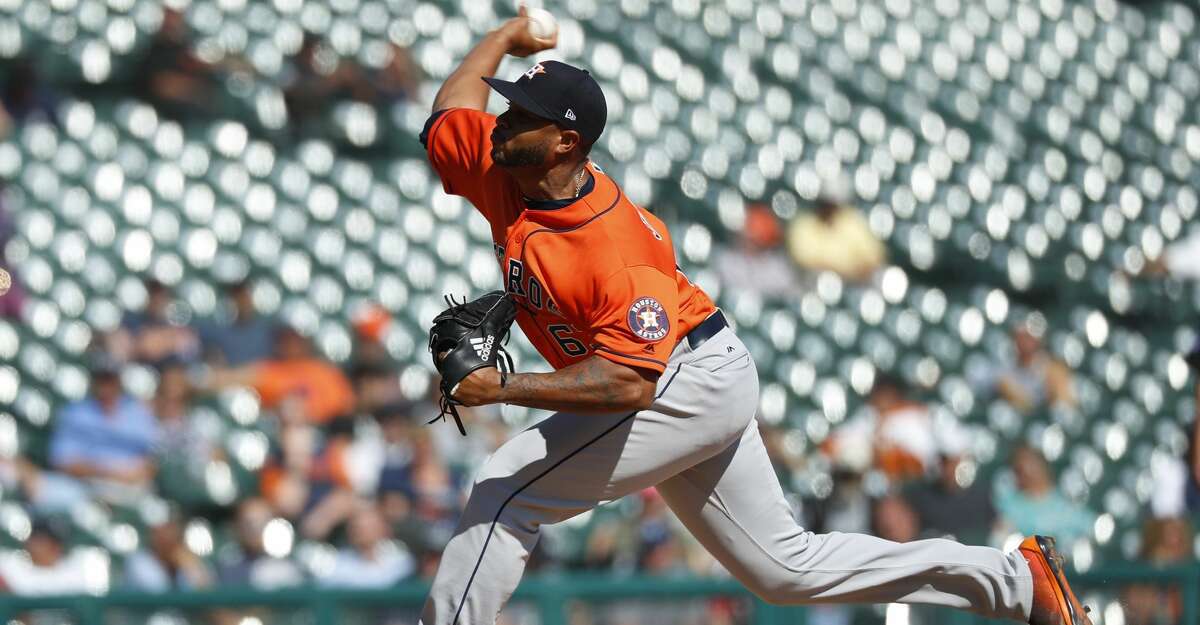 Houston Astros pitcher Josh James throws in the seventh inning of a baseball game against the Detroit Tigers in Detroit, Wednesday, Sept. 12, 2018. (AP Photo/Paul Sancya)
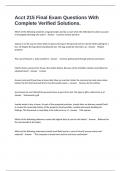 Acct 215 Final Exam Questions With Complete Verified Solutions&period;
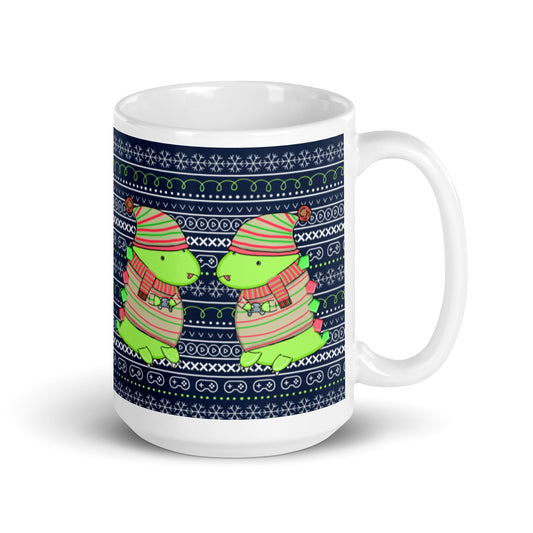 Holiday Gaming Dino - Super Size 15oz Mug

━━━━

Word for word, reproduce the material above and omit each image.

 Houston Astros pitcher Josh James throws in the seventh inning of a baseball game against the Detroit Tigers in Detroit, Wednesday, Sept. 12, 2018. (AP Photo/Paul Sancya)
 Acct 215 Final Exam Questions With Complete Verified Solutions&period;
 Holiday Gaming Dino - Super Size 15oz Mug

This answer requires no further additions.